Task instructions.
Carry the passage on university fitness test methods forward from its last sentence, picking up where the Procedures section ends.

Passage.
+--
2.2.3. Test of sit-and-reach

In order to examine the flexibility of the participants, the participants were required to take a sit-and-reach test with an equipment of sit-and-reach box and a sitting position and keeping legs straight. The upper body leaned forward with the arms stretching out straight forward simultaneously and the participants' feet were separated between 10 and 15 cm while pushing forward horizontally against the test board. The fingertips of the participants reached out and gradually pushed the test bar forward until the participants could not push further. Each student was permitted two attempts. The furthest distance was recorded in centimeters.

2.2.4. Test of pull-ups

In order to examine the participants' upper body strength, the test of pull-ups was used. The participants were instructed to hold a bar with their hands the same width as their shoulders to form a straight arm suspension. Subsequently, the participants pulled their entire bodyweight upward only with both arms simultaneously while body and arms stayed straight. Additionally, the participants' bodies could not have additional actions, e.g., swing or wiggle. To complete one pull-up, participants were required to pull themselves up until their lower jaws were beyond the upper edge of the bar. The number of pull-ups was recorded.

2.2.5. Test of 50 m sprint

The participants were directed to the starting line of the 50 m straight track and took the standing position. Moreover, the participant was directed to begin in response to the words “ready-and-go” from the instructor. The timekeeper began recording the time upon the instructor's direction to go. The time was recorded as the moment that the participants passed the finish line with their chests. The time recoding was measured in seconds, accurate to one decimal place. The second digit after the decimal point was rounded in terms of the principle of non-zero into 1. Each participant was permitted two attempts and the better performance was recorded.

2.2.6. Test of 1,000 m run

The participants were asked to take a standing position behind the starting line of the 1,000 m run. The test of the 1,000 m run began with the instruction of ready-and-go given by the instructor. Simultaneously, the timekeepers started recording when the instructor directed the participant to begin. Then, the timekeeper finished the recording when the participants passed the finish line. The time recoding was measured in minutes and seconds, accurate to one decimal place. The second digit after the decimal point was rounded in terms of the principle of non-zero into 1. Each participant only had one attempt to take the test.

2.2.7. Test of body mass index (BMI)

BMI was used to measure a degree of overweight and obesity among participants and the formula used for calculating BMI is weight (kg) / height (m)². The criteria for BMI defined by WHO was used, which is scored as equal and higher than 28 (kg/m²) defined as obesity, between 24 and 27.9 defined as overweight, between 18.5 and 23.9 defined as normal weight, and smaller than 18.5 defined as low weight (28). Participants' heights and weights were measured by using an electronic weight and height scale. Participants were instructed to take off their shoes and step on the electronic weight and height scale with standing straight. Then, the electronic measure automatically measured individuals' weights and heights with accurate to 0.1 cm.

2.3. Procedures

The research setting was a private university in Hebei province of northern China. Researchers contacted the physical education professors at the department of physical education to obtain consent to share their existing physical fitness tests data from 2013 to 2019. The research data were sent to the researchers after the physical education professors agreed to share their research data and cooperate with the researchers in conducting the study.
+--
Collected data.
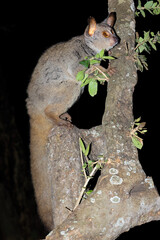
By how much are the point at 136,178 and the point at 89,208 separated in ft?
1.32

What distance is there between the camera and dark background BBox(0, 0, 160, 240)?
13.1 ft

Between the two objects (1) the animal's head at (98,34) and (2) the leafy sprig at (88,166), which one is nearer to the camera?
(2) the leafy sprig at (88,166)

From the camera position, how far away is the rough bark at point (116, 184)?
1606 millimetres

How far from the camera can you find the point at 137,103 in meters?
6.71

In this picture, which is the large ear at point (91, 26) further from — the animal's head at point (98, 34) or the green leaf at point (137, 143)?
the green leaf at point (137, 143)

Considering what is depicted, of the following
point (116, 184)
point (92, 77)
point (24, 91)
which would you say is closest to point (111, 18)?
point (92, 77)

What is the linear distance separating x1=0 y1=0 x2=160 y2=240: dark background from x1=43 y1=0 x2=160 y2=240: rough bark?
1.49m

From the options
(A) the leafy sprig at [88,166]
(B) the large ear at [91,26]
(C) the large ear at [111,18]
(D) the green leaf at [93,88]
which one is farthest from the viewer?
(B) the large ear at [91,26]

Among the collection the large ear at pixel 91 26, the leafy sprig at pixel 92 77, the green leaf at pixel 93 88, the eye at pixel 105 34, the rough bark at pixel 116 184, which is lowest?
the rough bark at pixel 116 184

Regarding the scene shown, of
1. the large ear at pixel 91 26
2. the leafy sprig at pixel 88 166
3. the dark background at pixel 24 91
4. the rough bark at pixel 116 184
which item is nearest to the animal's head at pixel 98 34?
the large ear at pixel 91 26

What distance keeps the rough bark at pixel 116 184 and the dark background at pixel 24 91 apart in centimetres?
149

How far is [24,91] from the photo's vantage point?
7.07 m

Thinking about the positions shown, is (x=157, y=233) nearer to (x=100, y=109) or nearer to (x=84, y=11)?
(x=100, y=109)

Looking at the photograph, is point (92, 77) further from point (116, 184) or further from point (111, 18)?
point (111, 18)
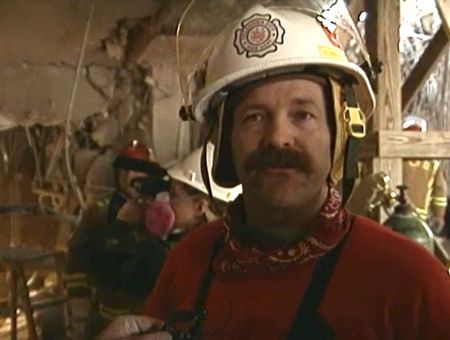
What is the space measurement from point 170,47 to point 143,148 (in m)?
0.55

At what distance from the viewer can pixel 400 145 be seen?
9.62 feet

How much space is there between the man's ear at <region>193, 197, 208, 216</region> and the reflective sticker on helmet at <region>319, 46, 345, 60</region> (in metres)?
1.72

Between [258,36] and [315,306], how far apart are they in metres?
0.55

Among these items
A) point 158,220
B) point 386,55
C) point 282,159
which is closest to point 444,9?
point 386,55

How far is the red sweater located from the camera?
142 cm

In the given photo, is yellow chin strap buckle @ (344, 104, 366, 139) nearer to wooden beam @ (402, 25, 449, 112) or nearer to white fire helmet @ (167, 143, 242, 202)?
white fire helmet @ (167, 143, 242, 202)

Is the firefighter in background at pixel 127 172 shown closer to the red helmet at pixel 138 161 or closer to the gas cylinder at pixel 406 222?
the red helmet at pixel 138 161

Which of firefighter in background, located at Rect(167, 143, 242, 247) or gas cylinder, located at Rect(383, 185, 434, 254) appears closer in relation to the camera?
gas cylinder, located at Rect(383, 185, 434, 254)

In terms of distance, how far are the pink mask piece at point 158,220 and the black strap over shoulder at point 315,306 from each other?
5.51 ft

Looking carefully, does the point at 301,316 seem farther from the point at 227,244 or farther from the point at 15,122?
the point at 15,122

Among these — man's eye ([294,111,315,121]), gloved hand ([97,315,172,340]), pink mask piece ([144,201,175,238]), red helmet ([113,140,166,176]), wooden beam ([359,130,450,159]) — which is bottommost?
+--
Result of the task.
During each year for which the study data were supplied, the physical education professors scheduled a time for physical fitness tests with their students based on enrollment in their classes. The physical fitness tests were started after an agreement on the time of physical fitness tests from the students was obtained. In addition, every physical fitness test class varied from 20 to 30 students, and each class needed a maximum of 50 min to complete the physical fitness tests. The physical fitness tests were conducted every October from 2013 to 2019. The study was approved by the Institutional Review Board.

2.4. Data analysis

The seven DVs for the study were BMI, vital capacity, 50 m sprint, standing-long-jump, sit-and-reach, 1,000 m run, and pull-ups, while the independent variable (IV) was the different years from 2013 to 2019. To examine the differences in HRPF among Chinese male first-year college students, 4 years of data were averaged (20013–2016) for each variable to serve as baseline prior to the issue of Healthy China 2030 in 2016. The baseline for each variable was then compared to the average scores for each variable for the years 2017, 2018, and 2019. First, the R package psych (32) was used to produce descriptive statistics and Pearson correlation coefficient for the study variables. Second, the histogram plot, boxplot, Q-Q plot, and scatter plot were conducted to assess the degree to which the assumptions of multivariate normality, multicollinearity, and multivariate outliers, as this study included a large sample size, recommended by Field et al. (33). The visual results indicated that the assumptions were met. Third, the R package MASS (34) was used to conduct a one-way multivariate analysis of variance (MANOVA). According to Field et al. (33), one-way MANOVA can be used to examine whether there is a group discrepancy with a combination of multiple dimensions. Hence, a one-way MANOVA was used to simultaneously examine the differences in the linear combination of the seven DVs between the years 2013 to 2019. Fourth, one-way univariate analysis of variance (ANOVA), as follow-up tests to the significant one-way MANOVA, was used to examine the significance of the multivariate effect on each DV separately. Moreover, an alpha of 0.05 was used to determine statistical significance.

3. Results

3.1. Descriptive statistics

The descriptive statistics to summarize the study variables by year are displayed in Table 1. Moreover, Pearson's correlation analysis showed that virtually all of the correlations among the seven DVs were statistically significant with the exception of the correlation between BMI and standing-long-jump, as displayed in Table 2. The negative correlations between the DVs of 50 m sprint and 1,000 m run and other four DVs (i.e., vital capacity, standing-long-jump, sit-and-reach, and pullups) simply reflect the fact that shorter running times (better performance) were associated with higher scores (better performance) on the other variables. Ultimately, the participants who tended to do well on any test tended to also do well on the other tests. Furthermore, the ranges of associations between the DVs were below an absolute value of 0.70, which satisfied the assumption related to multicollinearity.

TABLE 2

Table 2. Correlation matrix of the dependent variables (N = 3,185).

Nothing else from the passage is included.